>> Start

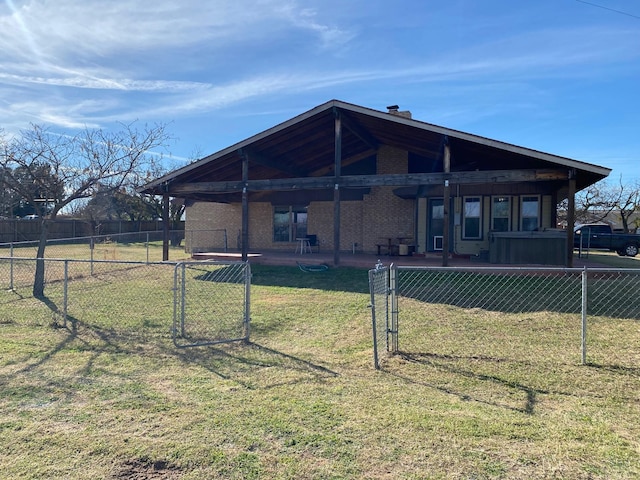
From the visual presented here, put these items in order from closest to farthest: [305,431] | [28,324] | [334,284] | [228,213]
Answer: [305,431] → [28,324] → [334,284] → [228,213]

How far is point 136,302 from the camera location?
8883mm

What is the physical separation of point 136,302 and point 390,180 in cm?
761

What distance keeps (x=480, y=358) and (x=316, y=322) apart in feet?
9.35

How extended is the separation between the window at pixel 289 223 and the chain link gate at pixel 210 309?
642cm

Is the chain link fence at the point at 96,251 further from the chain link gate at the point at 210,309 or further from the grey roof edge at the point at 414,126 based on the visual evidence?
the grey roof edge at the point at 414,126

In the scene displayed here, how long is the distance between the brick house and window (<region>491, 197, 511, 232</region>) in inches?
1.3

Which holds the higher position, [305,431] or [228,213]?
[228,213]

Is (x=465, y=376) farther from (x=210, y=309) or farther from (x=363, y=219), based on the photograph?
(x=363, y=219)

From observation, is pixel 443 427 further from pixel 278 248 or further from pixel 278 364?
pixel 278 248

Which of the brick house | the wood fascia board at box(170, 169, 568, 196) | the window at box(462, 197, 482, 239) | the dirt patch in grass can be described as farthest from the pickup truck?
the dirt patch in grass

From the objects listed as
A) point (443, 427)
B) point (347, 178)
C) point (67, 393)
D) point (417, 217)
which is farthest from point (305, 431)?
point (417, 217)

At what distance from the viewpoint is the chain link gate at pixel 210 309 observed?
622 centimetres

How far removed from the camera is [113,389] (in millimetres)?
4410

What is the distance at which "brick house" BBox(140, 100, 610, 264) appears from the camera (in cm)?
1230
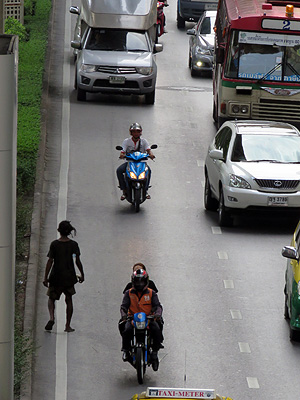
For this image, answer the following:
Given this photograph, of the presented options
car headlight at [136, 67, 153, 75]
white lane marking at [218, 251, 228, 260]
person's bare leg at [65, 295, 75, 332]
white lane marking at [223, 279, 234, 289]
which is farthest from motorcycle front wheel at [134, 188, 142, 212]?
car headlight at [136, 67, 153, 75]

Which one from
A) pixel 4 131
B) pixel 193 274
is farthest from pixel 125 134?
pixel 4 131

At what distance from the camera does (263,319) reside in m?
17.9

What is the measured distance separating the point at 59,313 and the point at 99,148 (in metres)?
10.5

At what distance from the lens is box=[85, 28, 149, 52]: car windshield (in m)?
32.9

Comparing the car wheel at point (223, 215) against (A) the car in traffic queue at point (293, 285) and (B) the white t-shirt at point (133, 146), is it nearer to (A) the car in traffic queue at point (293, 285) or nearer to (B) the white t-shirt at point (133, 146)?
(B) the white t-shirt at point (133, 146)

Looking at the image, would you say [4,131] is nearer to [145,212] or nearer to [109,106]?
[145,212]

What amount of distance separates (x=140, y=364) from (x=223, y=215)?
766 cm

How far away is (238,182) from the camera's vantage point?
22.3 m

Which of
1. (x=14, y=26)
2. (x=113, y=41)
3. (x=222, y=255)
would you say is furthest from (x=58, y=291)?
(x=14, y=26)

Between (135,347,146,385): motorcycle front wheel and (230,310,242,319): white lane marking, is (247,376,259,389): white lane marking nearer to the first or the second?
(135,347,146,385): motorcycle front wheel

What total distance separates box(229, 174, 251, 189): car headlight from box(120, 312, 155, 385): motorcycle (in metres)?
7.18

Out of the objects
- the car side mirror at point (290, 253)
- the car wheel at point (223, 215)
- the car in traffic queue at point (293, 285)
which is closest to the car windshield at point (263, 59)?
the car wheel at point (223, 215)

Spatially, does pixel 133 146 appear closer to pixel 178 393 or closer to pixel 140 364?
pixel 140 364

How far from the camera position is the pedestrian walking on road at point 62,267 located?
16.5 metres
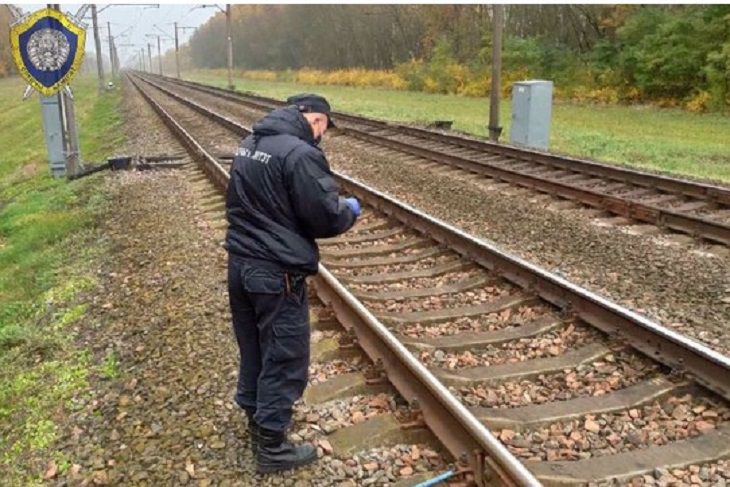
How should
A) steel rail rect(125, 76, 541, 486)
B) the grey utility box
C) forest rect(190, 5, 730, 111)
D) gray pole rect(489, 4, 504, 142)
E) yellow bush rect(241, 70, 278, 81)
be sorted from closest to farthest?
steel rail rect(125, 76, 541, 486) < the grey utility box < gray pole rect(489, 4, 504, 142) < forest rect(190, 5, 730, 111) < yellow bush rect(241, 70, 278, 81)

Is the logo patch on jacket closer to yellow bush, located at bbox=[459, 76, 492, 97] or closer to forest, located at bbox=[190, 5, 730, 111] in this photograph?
forest, located at bbox=[190, 5, 730, 111]

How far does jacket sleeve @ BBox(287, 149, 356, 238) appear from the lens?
3.74 metres

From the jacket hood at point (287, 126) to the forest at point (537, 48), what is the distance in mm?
27190

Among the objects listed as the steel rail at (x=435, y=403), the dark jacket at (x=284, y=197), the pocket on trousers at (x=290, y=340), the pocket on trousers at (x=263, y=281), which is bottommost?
the steel rail at (x=435, y=403)

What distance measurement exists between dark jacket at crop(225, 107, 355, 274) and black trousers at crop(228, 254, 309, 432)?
0.31 ft

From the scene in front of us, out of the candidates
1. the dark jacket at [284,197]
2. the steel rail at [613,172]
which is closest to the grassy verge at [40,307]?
the dark jacket at [284,197]

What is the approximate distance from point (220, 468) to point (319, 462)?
1.84ft

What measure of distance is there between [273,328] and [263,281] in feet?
0.92

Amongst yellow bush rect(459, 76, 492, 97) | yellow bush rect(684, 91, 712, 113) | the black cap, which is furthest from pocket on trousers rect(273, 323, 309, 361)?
yellow bush rect(459, 76, 492, 97)

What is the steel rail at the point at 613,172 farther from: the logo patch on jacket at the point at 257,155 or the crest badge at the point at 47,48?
the crest badge at the point at 47,48

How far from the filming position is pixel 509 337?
5660mm

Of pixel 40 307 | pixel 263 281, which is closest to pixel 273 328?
pixel 263 281

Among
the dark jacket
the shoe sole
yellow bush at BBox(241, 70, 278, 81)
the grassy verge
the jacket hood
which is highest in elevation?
the jacket hood

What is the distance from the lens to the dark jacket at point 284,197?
3.76 metres
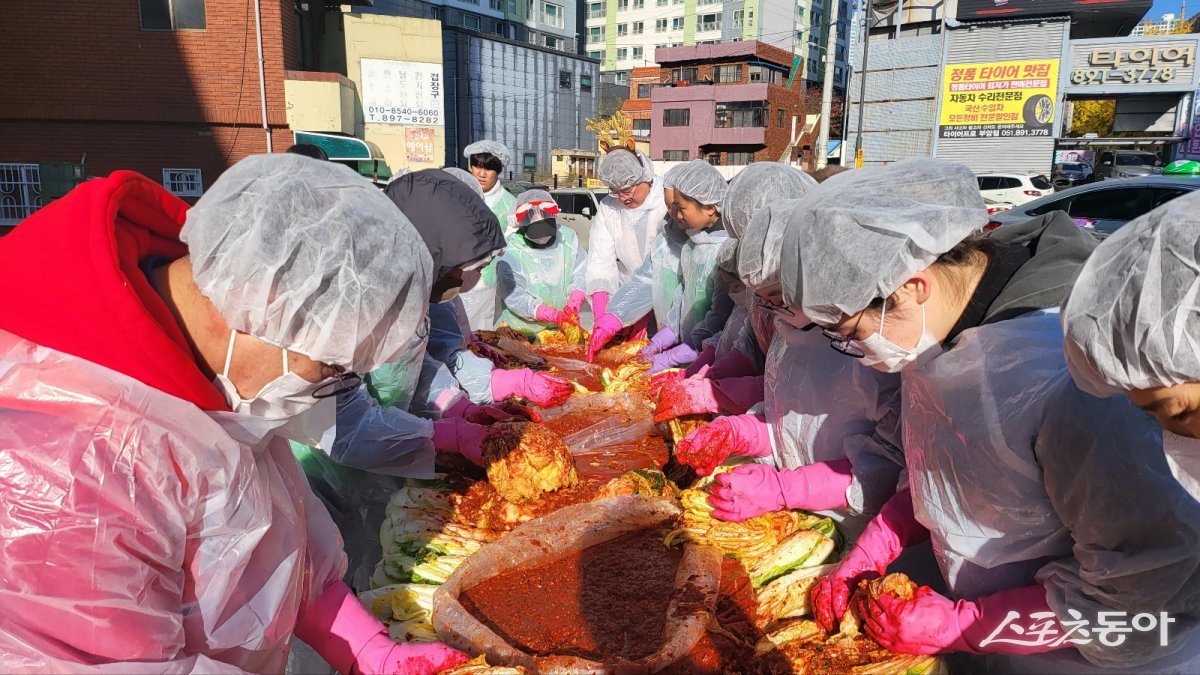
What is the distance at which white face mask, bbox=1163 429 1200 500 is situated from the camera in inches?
52.4

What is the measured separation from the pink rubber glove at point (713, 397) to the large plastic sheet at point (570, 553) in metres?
0.89

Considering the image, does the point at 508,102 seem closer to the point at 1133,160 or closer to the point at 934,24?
the point at 934,24

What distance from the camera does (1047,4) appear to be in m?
25.6

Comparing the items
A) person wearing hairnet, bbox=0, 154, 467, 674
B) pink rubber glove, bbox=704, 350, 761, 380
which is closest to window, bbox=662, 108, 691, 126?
pink rubber glove, bbox=704, 350, 761, 380

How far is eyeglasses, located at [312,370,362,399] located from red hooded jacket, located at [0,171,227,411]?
0.90 feet

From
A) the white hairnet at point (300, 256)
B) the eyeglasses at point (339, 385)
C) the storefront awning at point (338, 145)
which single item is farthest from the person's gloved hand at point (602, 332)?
the storefront awning at point (338, 145)

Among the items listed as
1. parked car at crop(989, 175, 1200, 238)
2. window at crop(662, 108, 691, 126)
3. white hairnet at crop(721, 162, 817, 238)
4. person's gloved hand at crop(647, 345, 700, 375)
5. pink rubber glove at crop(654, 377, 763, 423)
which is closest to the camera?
white hairnet at crop(721, 162, 817, 238)

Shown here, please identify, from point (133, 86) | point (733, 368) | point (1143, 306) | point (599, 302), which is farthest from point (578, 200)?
point (1143, 306)

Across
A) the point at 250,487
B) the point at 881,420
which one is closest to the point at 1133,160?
the point at 881,420

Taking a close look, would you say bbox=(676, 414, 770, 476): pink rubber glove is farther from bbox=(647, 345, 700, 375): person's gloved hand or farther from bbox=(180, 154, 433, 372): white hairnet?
bbox=(180, 154, 433, 372): white hairnet

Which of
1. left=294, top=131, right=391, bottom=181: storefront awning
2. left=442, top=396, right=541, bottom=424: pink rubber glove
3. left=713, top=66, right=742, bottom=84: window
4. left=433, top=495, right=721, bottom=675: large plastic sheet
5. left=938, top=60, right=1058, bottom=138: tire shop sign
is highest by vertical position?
left=713, top=66, right=742, bottom=84: window

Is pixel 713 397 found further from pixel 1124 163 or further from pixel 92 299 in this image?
pixel 1124 163

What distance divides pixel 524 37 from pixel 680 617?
168 feet

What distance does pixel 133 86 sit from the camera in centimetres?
1616
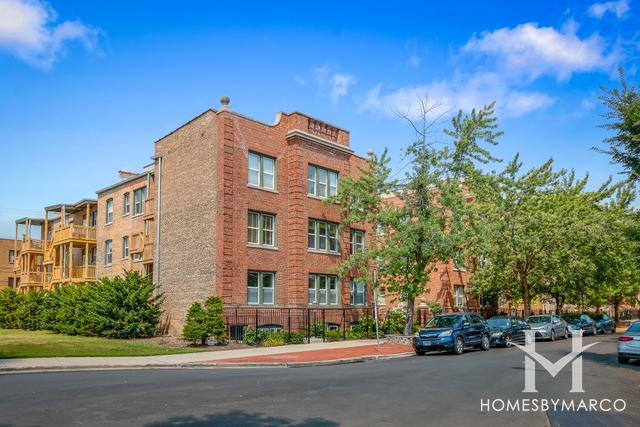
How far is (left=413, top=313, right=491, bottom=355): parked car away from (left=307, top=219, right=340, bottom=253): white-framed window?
10.2 m

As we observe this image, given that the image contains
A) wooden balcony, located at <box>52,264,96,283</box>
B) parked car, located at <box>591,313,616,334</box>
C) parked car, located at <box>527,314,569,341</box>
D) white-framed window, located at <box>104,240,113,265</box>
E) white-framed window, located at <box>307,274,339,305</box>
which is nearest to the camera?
white-framed window, located at <box>307,274,339,305</box>

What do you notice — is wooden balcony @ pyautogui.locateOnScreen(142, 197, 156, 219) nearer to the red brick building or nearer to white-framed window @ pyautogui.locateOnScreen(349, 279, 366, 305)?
the red brick building

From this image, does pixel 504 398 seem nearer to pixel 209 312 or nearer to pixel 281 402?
A: pixel 281 402

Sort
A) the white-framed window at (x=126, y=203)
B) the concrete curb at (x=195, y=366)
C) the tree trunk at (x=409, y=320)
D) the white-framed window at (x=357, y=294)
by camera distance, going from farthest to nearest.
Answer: the white-framed window at (x=126, y=203) < the white-framed window at (x=357, y=294) < the tree trunk at (x=409, y=320) < the concrete curb at (x=195, y=366)

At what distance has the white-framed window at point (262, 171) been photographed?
3009 centimetres

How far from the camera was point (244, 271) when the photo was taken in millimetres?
28594

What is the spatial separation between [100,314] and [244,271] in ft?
24.5

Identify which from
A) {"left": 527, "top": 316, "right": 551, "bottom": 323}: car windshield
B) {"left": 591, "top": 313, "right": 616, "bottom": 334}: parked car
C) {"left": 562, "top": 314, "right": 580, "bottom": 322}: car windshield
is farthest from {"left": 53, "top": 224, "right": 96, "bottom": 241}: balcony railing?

>> End

• **EXERCISE GOAL**:
Only the lines from the one containing "At what distance has" to the end of the listing belong in the output, each reproduced exactly.

• **EXERCISE SOLUTION**:
At what distance has the white-framed window at point (262, 171) been photographed?
3009 centimetres

How far from the camera was point (244, 271) when the photo was taken in millimetres?
28594

What is the spatial separation between [100,314] and [244,271] in ft?
24.5

Identify which from
A) {"left": 527, "top": 316, "right": 551, "bottom": 323}: car windshield
B) {"left": 591, "top": 313, "right": 616, "bottom": 334}: parked car
C) {"left": 562, "top": 314, "right": 580, "bottom": 322}: car windshield
is farthest from {"left": 53, "top": 224, "right": 96, "bottom": 241}: balcony railing?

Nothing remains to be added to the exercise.